The Federal Government has confirmed its intent to implement “tranche two” reforms, extending the Anti-Money Laundering and Counter-Terrorism Financing Act 2006 to designated non-financial businesses and professionals, including real estate agents.
This marks a significant regulatory shift. Agencies will be required to implement formal systems for customer due diligence, transaction monitoring, and reporting suspicious activity.
Ray White is preparing early. This article outlines what’s changing, why it matters, and how our network will respond with clarity, capability, and confidence.
Overview of the 2026 AML Law Reforms
From 1 July 2026, real estate professionals will be formally regulated under Australia’s AML/CTF legislation.
Agents, buyers’ agents, and developers will be required to enrol with AUSTRAC, implement a compliant AML/CTF program, appoint a compliance officer, verify client identities, monitor transactions, report suspicious activity, and retain records for seven years. These are enforceable legal obligations, not optional guidelines.
Six key requirements for Australian real estate agents
From 1 July 2026, real estate professionals will face mandatory anti-money laundering obligations under federal law. Here are six key requirements every agent needs to prepare for:
Enrol and register with AUSTRAC
This is scheduled to start from 31 March and you must be registered before 1 July 2026.
Develop and maintain an AML/CTF program
Create a documented, risk-based program that controls and mitigates the AML risks relevant to your business.
Customer due diligence
From 1 July 2026, sales agents must verify the identity of vendors before providing estate agency services (and potentially buyers - AUSTRAC is currently reviewing principles around ‘deferred due diligence’ and sharing of verification information between agents and lawyers/conveyancers). Buyer’s agents will need to verify the identity of their purchasers.
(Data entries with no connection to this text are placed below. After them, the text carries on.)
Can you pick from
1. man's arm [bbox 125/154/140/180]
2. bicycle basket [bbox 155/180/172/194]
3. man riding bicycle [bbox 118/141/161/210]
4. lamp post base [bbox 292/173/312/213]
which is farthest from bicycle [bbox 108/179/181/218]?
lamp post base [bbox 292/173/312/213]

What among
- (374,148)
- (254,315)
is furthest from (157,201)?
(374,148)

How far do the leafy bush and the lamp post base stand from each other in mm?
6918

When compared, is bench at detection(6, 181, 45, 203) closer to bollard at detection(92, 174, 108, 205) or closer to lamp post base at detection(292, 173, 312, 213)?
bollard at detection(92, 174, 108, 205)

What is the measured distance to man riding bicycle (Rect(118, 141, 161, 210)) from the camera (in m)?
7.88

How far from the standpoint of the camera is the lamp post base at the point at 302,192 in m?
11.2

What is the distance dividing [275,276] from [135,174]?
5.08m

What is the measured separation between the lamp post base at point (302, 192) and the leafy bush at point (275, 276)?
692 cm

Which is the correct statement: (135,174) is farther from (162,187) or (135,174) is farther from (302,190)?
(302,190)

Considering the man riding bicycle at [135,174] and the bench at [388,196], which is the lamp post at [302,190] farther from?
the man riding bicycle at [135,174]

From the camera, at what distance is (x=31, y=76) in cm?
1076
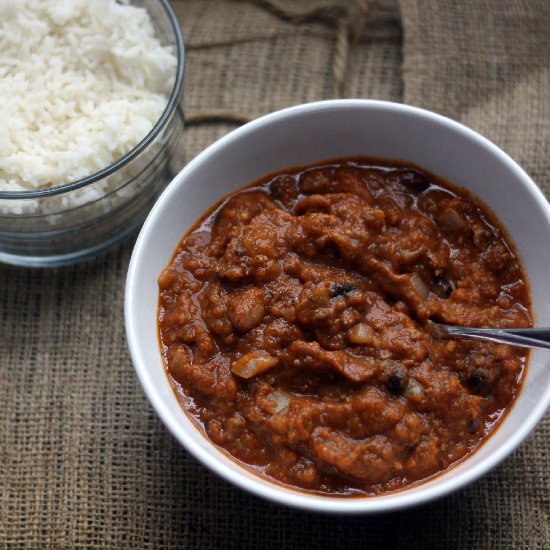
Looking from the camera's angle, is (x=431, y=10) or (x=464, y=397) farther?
(x=431, y=10)

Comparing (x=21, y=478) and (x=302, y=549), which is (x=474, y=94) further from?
(x=21, y=478)

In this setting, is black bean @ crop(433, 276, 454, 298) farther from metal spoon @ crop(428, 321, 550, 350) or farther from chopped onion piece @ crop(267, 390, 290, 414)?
chopped onion piece @ crop(267, 390, 290, 414)

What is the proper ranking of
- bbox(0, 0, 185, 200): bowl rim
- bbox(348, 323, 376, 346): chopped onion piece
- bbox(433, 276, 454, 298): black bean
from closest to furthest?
bbox(348, 323, 376, 346): chopped onion piece
bbox(433, 276, 454, 298): black bean
bbox(0, 0, 185, 200): bowl rim

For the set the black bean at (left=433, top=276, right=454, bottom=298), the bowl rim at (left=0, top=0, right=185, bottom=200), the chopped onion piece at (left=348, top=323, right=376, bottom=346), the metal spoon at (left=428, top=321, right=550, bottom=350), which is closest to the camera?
the metal spoon at (left=428, top=321, right=550, bottom=350)

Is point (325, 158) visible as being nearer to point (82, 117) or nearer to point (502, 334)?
point (502, 334)

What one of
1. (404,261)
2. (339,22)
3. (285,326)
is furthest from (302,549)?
(339,22)

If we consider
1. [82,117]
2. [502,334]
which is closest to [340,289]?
[502,334]

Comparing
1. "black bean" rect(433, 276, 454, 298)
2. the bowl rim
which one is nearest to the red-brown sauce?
"black bean" rect(433, 276, 454, 298)
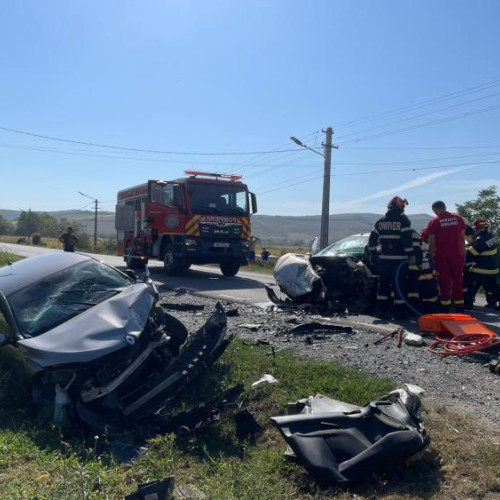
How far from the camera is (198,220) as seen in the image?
15.4 meters

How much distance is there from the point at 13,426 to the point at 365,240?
286 inches

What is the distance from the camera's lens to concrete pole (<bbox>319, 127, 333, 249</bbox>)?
28.0 m

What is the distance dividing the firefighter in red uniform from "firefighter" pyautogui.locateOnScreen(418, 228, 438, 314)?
0.39 ft

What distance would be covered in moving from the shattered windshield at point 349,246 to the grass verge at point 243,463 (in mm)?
5258

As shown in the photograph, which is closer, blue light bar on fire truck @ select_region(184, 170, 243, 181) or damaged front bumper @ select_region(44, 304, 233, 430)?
damaged front bumper @ select_region(44, 304, 233, 430)

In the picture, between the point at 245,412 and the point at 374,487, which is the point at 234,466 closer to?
the point at 245,412

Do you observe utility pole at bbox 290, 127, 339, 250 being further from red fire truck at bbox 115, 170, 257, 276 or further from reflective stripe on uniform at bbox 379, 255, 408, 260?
reflective stripe on uniform at bbox 379, 255, 408, 260

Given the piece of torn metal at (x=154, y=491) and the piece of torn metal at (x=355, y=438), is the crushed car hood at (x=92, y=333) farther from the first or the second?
the piece of torn metal at (x=355, y=438)

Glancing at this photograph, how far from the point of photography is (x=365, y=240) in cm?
1048

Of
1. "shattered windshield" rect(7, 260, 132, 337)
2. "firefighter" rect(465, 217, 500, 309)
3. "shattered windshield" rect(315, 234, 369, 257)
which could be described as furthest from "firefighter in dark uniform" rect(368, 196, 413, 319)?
"shattered windshield" rect(7, 260, 132, 337)

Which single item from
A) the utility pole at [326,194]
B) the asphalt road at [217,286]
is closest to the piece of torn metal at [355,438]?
the asphalt road at [217,286]

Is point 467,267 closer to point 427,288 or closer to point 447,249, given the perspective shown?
point 447,249

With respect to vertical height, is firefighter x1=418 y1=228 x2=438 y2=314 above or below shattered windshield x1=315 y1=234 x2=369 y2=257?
below

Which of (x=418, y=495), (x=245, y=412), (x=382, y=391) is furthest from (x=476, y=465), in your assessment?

Ongoing customer due diligence
Continue to assess and monitor customer risk throughout the relationship.
Reporting suspicious activity
Report any suspicious transactions or behaviours to AUSTRAC and submit an annual compliance report.
Record keeping
Retain records relating to customer verification and compliance activities for at least seven years.
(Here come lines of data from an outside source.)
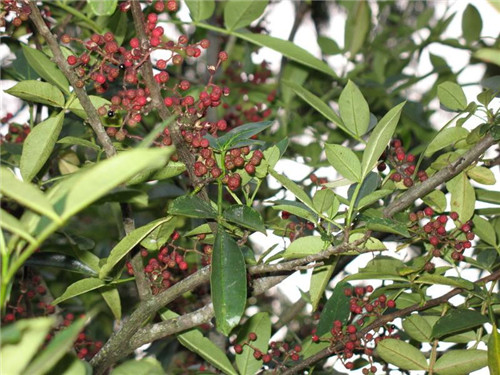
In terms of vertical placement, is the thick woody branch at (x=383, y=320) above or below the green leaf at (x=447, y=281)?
below

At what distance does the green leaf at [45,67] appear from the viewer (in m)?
0.84

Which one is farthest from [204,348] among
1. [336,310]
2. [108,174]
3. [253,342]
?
[108,174]

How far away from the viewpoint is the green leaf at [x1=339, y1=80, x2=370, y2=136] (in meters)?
0.91

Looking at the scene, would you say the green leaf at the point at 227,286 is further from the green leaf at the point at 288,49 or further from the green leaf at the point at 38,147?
the green leaf at the point at 288,49

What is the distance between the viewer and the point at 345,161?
80 centimetres

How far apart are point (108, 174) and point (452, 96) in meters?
0.64

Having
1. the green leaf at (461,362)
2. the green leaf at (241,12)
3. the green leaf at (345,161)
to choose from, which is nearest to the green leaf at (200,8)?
the green leaf at (241,12)

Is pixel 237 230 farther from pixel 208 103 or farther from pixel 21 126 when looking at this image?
pixel 21 126

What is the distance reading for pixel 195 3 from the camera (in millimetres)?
999

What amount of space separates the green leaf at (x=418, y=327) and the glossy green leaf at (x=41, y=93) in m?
0.49

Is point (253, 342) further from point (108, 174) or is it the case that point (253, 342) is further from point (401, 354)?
point (108, 174)

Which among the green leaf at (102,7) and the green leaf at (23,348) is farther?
the green leaf at (102,7)

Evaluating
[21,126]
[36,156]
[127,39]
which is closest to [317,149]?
[127,39]

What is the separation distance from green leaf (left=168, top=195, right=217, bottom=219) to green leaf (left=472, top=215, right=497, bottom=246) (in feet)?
1.32
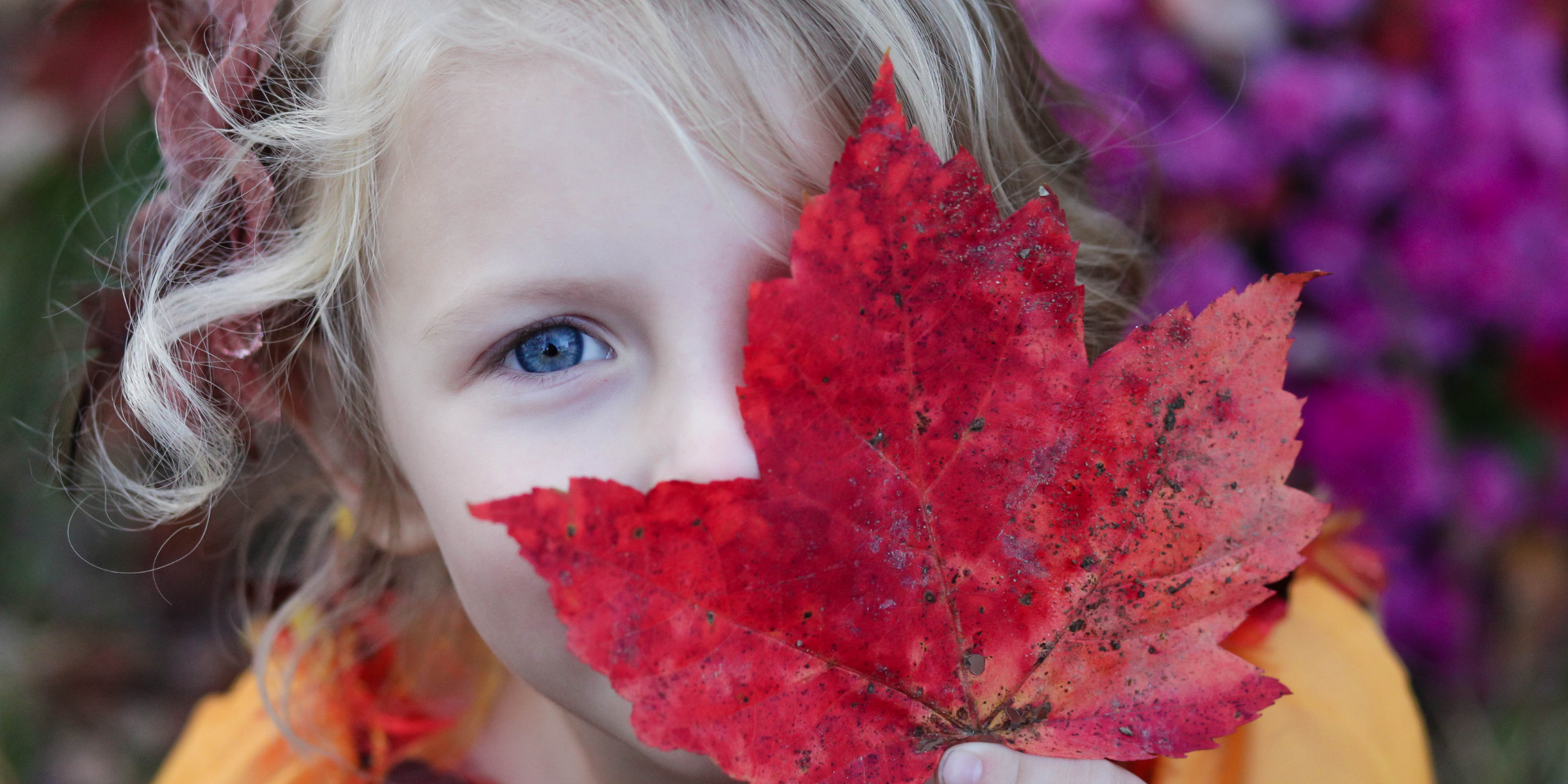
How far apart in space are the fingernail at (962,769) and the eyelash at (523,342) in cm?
32

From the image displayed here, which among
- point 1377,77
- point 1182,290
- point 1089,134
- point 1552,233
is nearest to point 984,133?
point 1089,134

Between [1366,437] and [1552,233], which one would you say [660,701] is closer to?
[1366,437]

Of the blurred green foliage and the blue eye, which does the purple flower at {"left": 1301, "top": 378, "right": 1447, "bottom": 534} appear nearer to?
the blue eye

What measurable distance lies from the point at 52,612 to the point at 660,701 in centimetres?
157

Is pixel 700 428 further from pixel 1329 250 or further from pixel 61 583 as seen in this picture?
pixel 61 583

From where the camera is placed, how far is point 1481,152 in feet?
4.19

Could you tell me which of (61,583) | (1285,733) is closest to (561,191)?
(1285,733)

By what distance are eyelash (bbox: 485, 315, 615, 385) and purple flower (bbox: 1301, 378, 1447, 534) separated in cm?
108

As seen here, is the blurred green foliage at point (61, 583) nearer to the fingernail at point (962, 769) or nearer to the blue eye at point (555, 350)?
the blue eye at point (555, 350)

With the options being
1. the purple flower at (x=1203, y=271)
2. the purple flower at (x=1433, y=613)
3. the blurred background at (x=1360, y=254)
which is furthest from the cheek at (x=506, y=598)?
the purple flower at (x=1433, y=613)

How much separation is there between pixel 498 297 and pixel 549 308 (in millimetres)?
32

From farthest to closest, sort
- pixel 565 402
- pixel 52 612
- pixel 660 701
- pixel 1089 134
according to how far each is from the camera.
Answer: pixel 52 612 → pixel 1089 134 → pixel 565 402 → pixel 660 701

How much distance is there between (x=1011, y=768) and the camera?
482mm

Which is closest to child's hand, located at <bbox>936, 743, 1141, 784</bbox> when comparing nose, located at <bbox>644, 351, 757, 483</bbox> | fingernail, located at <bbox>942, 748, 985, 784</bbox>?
fingernail, located at <bbox>942, 748, 985, 784</bbox>
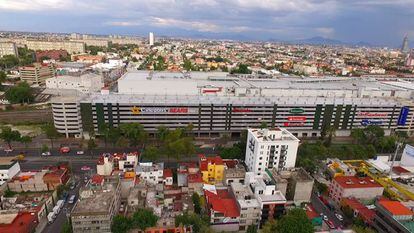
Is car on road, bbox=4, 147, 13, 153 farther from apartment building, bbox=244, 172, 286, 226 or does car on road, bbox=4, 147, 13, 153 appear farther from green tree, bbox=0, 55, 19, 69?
green tree, bbox=0, 55, 19, 69

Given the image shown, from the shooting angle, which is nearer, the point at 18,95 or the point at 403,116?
the point at 403,116

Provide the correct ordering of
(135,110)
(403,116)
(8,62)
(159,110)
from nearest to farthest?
(135,110), (159,110), (403,116), (8,62)

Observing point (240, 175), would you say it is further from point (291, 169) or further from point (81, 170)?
point (81, 170)

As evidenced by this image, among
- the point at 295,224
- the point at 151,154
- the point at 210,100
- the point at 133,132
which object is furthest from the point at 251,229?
the point at 210,100

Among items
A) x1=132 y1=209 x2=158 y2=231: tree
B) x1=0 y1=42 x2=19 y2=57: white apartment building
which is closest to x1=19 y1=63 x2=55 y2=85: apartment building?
x1=0 y1=42 x2=19 y2=57: white apartment building

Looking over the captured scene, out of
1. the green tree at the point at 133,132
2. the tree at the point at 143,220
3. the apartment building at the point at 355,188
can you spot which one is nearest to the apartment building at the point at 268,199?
the apartment building at the point at 355,188

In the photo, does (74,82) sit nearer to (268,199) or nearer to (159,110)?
(159,110)

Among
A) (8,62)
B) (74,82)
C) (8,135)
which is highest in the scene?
(8,62)
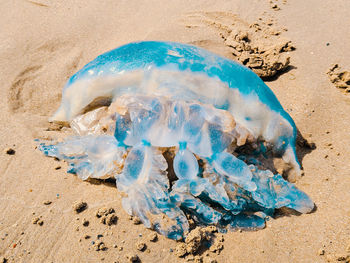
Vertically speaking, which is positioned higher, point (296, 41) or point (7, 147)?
point (296, 41)

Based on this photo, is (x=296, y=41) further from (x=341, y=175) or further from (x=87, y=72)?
(x=87, y=72)

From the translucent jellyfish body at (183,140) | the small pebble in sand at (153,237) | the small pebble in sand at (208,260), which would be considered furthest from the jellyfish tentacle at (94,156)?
the small pebble in sand at (208,260)

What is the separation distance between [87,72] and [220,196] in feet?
4.45

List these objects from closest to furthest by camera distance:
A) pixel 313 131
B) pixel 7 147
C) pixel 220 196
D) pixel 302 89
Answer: pixel 220 196
pixel 7 147
pixel 313 131
pixel 302 89

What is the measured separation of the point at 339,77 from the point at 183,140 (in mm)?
1895

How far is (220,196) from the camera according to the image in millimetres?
2027

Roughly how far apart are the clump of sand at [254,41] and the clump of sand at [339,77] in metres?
0.42

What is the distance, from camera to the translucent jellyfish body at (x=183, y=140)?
2.04 metres

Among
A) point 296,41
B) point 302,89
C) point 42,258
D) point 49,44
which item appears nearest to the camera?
point 42,258

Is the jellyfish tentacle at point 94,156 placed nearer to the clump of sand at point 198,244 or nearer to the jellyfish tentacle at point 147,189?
the jellyfish tentacle at point 147,189

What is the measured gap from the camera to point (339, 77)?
3041 mm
What you need to do to prepare for July 2026
Here’s what you can do now to get ahead:
Appoint a compliance officer
Think about who you want to nominate to be your compliance officer - it might be a senior team member or you could take the role yourself if you’re a business owner. Larger business owners may want to consider engaging a person with prior expertise.
Start to understand your obligations
Know what’s required and how it applies to your role in property transactions. Ray White will provide further training and tools.
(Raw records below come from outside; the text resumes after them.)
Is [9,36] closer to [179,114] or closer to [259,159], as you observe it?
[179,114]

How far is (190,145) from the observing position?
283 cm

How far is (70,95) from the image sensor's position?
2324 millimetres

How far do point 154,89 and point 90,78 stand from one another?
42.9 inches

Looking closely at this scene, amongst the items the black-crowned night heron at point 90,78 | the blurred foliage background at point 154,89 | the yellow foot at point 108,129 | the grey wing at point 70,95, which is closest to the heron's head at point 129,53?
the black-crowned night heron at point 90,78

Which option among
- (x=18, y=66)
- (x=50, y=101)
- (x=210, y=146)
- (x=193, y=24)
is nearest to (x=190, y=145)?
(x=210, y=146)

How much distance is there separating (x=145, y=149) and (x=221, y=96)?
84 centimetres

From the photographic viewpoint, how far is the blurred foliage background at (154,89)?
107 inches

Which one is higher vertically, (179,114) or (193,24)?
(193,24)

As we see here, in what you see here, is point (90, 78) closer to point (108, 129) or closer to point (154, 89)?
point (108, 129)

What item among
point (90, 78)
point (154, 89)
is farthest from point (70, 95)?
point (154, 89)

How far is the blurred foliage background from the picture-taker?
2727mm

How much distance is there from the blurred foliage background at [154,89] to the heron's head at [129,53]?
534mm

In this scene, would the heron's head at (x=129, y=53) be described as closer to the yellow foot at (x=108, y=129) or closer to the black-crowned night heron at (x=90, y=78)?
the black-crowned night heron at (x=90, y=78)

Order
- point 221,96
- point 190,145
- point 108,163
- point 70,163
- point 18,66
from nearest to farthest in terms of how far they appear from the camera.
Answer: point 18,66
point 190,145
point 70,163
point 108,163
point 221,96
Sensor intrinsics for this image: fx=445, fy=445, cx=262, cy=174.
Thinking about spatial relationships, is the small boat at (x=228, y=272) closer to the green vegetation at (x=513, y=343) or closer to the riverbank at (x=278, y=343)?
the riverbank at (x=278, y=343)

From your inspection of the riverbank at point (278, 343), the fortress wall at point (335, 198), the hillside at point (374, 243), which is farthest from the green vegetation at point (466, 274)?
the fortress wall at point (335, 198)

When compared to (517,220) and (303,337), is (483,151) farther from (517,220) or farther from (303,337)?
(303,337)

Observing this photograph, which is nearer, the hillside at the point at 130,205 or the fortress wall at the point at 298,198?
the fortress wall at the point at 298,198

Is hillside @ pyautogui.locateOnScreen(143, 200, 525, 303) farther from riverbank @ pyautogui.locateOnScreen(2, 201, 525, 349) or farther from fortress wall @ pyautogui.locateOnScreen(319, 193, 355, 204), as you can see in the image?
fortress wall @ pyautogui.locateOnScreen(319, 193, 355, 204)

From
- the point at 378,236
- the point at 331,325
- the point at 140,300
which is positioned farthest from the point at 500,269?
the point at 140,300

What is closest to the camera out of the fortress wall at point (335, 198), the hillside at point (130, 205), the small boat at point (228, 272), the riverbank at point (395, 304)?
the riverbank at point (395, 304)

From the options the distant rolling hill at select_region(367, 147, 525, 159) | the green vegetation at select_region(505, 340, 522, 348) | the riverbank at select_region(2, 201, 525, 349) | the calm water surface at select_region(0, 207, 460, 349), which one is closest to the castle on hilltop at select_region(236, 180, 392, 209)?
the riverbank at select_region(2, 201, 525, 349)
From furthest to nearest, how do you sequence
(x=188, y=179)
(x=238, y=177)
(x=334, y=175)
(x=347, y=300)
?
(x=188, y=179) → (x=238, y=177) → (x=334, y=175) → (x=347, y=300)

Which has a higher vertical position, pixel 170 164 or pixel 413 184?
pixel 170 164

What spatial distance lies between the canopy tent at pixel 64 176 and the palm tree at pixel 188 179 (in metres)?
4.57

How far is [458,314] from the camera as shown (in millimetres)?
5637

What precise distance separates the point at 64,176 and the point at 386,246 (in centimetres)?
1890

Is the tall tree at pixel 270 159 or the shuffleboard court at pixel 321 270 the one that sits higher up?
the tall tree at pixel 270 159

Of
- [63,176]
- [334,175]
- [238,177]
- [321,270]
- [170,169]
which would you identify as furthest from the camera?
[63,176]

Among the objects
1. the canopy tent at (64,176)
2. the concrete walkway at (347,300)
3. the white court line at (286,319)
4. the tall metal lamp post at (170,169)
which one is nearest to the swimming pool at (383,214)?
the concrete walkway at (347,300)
Diarise to enrol with AUSTRAC
You’ll need to register between 31 March and 30 June 2026.
Team training
Let your staff know what’s coming. Ray White and the AML platforms we partner with will help you roll out key messaging and learning.
Plan to build an AML/CTF program.
Begin thinking about how your business will structure and manage compliance. Resources and templates will follow, but your planning can start now - this will likely include AUSTRAC providing a ‘starter kit’ for small businesses that will include template AML risk assessments and compliance programs.
Get your records and systems right
Ensure you can store and access required documents securely for seven years - the AML platforms we will partner with will provide this functionality.
Stay up to date
Make sure you are reading the AML updates from Ray White corporate and doing the training available.
Third-party AML providers
We will likely partner with 2 or 3 AML providers so that they can provide our business owners with the tools they need to manage the six steps highlighted above. Our network needs to wait for further information before signing up with AML providers to ensure we complete our due diligence.